For compositions with 2 or more scenes, build in phases instead of one pass. A single pass produces shallow results — detail drops as context fills with boilerplate, and the authoring agent tends to under-decorate later scenes. Giving each scene its own subagent keeps per-scene density and decoration consistent.

Single-pass is reserved for true one-scene compositions: title cards, standalone overlays, single-clip animations.

## Who runs this pipeline

The parallel dispatch in Phase 1 and Phase 2b requires the `Agent`/`Task` tool. In Claude Code, only the **top-level conversation agent** (the one that received the user's `/hyperframes` invocation) has this tool. Dispatched subagents typically do not.

- **If you're the top-level agent:** run the full pipeline. Fan out scene subagents and evaluator subagents in parallel.

(Data below):

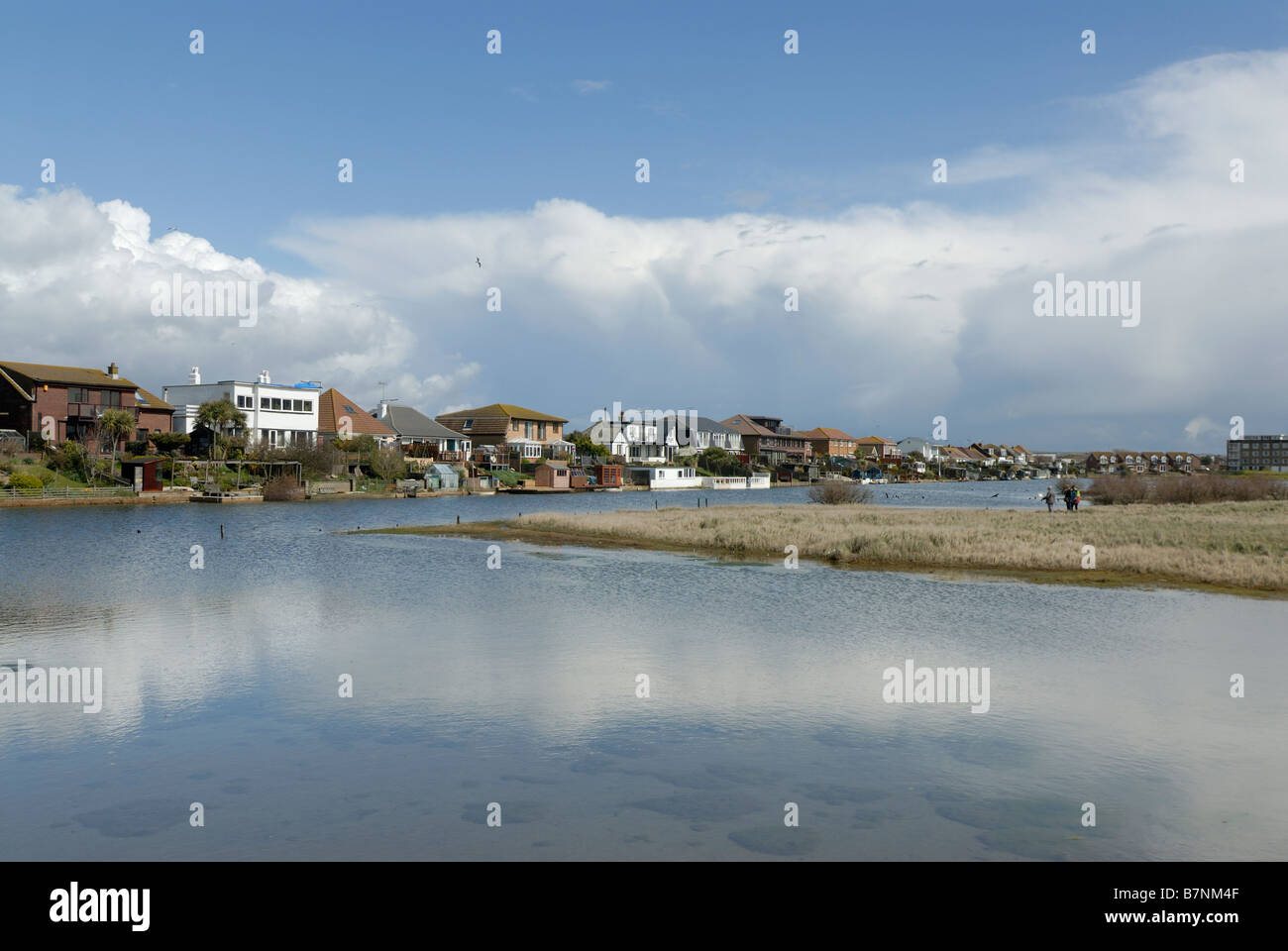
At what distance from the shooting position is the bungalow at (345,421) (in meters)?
108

(Task requirements):
a) Answer each question from the pipeline guidance.
(i) Which kinds of compositions are single-pass builds reserved for?
(ii) Which tool does the parallel dispatch in Phase 1 and Phase 2b require?
(iii) In Claude Code, which agent has that tool?
b) Using the pipeline guidance, explain why compositions with two or more scenes are built in phases, with each scene given its own subagent.
The listing above comes from a different source than the pipeline guidance.

(Responses for each task):
a)
(i) True one-scene compositions: title cards, standalone overlays, and single-clip animations.
(ii) The `Agent`/`Task` tool.
(iii) The top-level conversation agent, the one that received the user's `/hyperframes` invocation.

b) A single pass produces shallow results, because detail drops as the context fills with boilerplate and the authoring agent tends to under-decorate later scenes. Giving each scene its own subagent keeps density and decoration consistent from scene to scene.